US Health and Human Services Secretary Alex Azar on Thursday directed the FDA to explore how to safely import prescription drug products from other countries “in the event of a dramatic price increase for a drug produced by one manufacturer and not protected by patents or exclusivities.” Such imports “could help address price hikes and supply disruptions that are harming American patients,” Azar stated.
Citing the highly publicized case of Turing Pharmaceuticals’ toxoplasmosis drug Daraprim (pyrimethamine), whose list price was increased by more than 5000 percent in 2015, Azar noted that there have been “a number of both branded and generic examples in recent years where a single manufacturer dramatically hikes the price for a drug unprotected by patent or exclusivities,” and that “safe, select avenues for importation could be one of the answers to these challenges.” He added that when US President Donald Trump recently released a blueprint aimed at cutting US drug costs, “I said we are open to all potential solutions, assuming they are effective, safe for patients, and respect choice, innovation and access.”
FDA Commissioner Scott Gottlieb said the agency will be forming a work group to develop drug importation policy options to address the issue. He emphasized that the group will focus on certain critical medicines where there is only a single manufacturer, but no blocking patents or exclusivities. “Under these narrow conditions,” Gottlieb said the work group will examine whether the added competition “from the short-term importation of foreign versions of the drug may complement the FDA’s current efforts, and help meet near-term patient need in the US.”
Gottlieb noted that any importation of foreign-approved drugs would be a temporary measure “until adequate competition enters these categories” in the domestic market. Further, he added that any policy would also be tailored to avoid the risk of counterfeits or other unsafe products entering the US supply chain.

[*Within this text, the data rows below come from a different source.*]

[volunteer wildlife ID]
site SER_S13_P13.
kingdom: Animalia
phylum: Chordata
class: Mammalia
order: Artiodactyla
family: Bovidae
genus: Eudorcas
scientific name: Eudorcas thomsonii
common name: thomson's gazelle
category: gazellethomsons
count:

The importation move is the latest in a series of initiatives unveiled by the US administration in a bid to curb drug costs in the country. In January, Gottlieb announced steps to further encourage competition in the generic drug sector as part of the FDA’s continued implementation of the Drug Competition Action Plan, while earlier this week the agency released another plan designed to facilitate the development, approval and market entry of biosimilars.
Meanwhile, Trump has also taken to Twitter to criticize pharmaceutical companies for raising drug prices, which resulted in Pfizer recently backpedaling on price increases for certain drugs that came into effect on July 1. Earlier this week, Novartis also decided against raising prices on its prescription products in the US for the rest of the year.